=== SUPPLIED TEXT ===

Peter McCabe (born Peter Henry McCabe; 7 November 1945 – April 1998) was an English author and music journalist, who wrote in a variety of genres. He was an editor at Rolling Stone and Oui magazine, and is the former editor-in-chief of Country Music magazine and a nationally syndicated country music columnist.

McCabe wrote an article in the 28 February 1972 issue of New York magazine in which he alleged financial impropriety on the part of Allen Klein, manager of the Beatles' Apple Corps organisation, with regard to the dispersal of funds raised through US sales of George Harrison's The Concert for Bangladesh live album. The funds were intended for distribution to Bangladeshi refugees via UNICEF yet, according to McCabe, Klein's ABKCO company had withheld an amount of $1.14 per album. Klein responded with a $150 million libel suit, which he later withdrew.

=== DATASET ENTRIES ===

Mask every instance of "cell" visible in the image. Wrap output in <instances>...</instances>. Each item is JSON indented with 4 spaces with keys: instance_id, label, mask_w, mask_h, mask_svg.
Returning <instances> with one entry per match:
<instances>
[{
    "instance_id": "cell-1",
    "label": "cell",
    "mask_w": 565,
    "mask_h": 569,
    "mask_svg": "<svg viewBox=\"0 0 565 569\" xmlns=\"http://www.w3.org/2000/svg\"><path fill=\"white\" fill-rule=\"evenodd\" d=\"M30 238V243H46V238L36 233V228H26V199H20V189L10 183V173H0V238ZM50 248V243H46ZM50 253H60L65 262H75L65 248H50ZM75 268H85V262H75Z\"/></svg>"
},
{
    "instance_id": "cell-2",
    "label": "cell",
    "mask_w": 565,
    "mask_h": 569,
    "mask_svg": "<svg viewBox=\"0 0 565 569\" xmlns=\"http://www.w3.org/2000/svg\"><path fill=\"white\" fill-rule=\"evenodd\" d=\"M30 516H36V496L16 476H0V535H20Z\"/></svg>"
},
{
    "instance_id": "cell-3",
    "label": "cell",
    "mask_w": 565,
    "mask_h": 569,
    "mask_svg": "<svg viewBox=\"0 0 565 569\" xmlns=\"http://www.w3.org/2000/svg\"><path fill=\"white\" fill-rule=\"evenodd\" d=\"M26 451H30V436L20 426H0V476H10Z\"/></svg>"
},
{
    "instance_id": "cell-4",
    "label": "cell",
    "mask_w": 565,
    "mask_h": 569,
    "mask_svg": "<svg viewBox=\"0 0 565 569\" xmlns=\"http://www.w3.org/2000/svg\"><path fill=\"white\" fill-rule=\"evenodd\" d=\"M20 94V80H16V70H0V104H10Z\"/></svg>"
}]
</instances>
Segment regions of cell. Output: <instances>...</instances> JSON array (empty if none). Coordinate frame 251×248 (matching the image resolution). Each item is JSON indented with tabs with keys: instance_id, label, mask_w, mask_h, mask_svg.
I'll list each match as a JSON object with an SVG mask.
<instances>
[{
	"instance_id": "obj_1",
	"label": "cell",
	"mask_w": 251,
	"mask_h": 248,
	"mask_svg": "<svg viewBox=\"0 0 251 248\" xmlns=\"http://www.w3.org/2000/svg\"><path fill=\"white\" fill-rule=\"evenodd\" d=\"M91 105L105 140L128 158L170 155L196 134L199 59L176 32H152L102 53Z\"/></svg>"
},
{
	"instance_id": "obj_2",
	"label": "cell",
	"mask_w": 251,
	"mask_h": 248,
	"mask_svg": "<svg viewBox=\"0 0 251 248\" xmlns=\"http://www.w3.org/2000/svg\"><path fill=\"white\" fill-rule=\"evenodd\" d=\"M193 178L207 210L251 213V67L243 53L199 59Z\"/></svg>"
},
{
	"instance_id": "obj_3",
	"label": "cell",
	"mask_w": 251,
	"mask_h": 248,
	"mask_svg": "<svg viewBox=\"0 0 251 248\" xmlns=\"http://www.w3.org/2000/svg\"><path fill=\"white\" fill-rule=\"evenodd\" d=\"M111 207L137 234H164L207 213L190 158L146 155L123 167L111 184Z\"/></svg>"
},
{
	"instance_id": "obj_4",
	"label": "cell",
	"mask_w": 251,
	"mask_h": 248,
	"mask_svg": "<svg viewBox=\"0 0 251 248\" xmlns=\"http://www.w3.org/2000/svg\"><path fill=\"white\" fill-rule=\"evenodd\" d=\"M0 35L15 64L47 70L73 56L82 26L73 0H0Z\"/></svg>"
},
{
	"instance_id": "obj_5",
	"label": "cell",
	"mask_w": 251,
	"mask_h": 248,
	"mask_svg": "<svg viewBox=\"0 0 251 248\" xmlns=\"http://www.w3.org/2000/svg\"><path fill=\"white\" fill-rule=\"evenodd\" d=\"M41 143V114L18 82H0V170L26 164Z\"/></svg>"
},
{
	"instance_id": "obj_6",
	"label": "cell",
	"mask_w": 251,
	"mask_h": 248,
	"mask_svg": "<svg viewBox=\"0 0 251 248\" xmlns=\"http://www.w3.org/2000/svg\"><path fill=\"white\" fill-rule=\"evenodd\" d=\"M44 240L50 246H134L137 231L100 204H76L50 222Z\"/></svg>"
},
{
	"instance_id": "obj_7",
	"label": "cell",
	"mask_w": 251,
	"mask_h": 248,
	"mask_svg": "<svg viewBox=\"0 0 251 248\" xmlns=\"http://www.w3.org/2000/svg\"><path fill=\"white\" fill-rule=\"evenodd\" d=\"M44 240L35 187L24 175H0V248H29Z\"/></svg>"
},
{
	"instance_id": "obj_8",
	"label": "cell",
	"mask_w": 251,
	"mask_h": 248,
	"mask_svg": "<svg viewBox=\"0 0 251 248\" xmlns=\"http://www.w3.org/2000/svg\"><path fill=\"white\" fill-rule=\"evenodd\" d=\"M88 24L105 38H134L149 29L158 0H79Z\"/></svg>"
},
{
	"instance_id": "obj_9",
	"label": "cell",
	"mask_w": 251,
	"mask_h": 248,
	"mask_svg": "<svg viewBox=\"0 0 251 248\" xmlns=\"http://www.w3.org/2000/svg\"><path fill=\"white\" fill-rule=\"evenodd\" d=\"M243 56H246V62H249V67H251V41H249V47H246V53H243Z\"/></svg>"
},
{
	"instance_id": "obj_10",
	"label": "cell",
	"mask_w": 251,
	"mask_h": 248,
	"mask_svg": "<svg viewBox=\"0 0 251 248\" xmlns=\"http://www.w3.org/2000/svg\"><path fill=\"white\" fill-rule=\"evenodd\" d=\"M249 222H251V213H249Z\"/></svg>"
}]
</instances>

===

- _WORK TO DO_:
(a) Please condense the paragraph of the Peter McCabe text that begins "McCabe wrote an article" into a short bulleted list that keeps its main facts.
(b) In the Peter McCabe text, swap "music journalist" for "music critic" and give the stretch from "Peter McCabe (born" through "country music columnist." with that change.

- _REPLIES_:
(a)
- In the 28 February 1972 issue of New York magazine, McCabe accused Allen Klein, manager of the Beatles' Apple Corps, of financial impropriety over funds from US sales of George Harrison's The Concert for Bangladesh live album.
- The money was meant to go to Bangladeshi refugees through UNICEF, but McCabe said Klein's company ABKCO had withheld $1.14 per album.
- Klein answered with a $150 million libel suit, which he later withdrew.

(b)
Peter McCabe (born Peter Henry McCabe; 7 November 1945 – April 1998) was an English author and music critic, who wrote in a variety of genres. He was an editor at Rolling Stone and Oui magazine, and is the former editor-in-chief of Country Music magazine and a nationally syndicated country music columnist.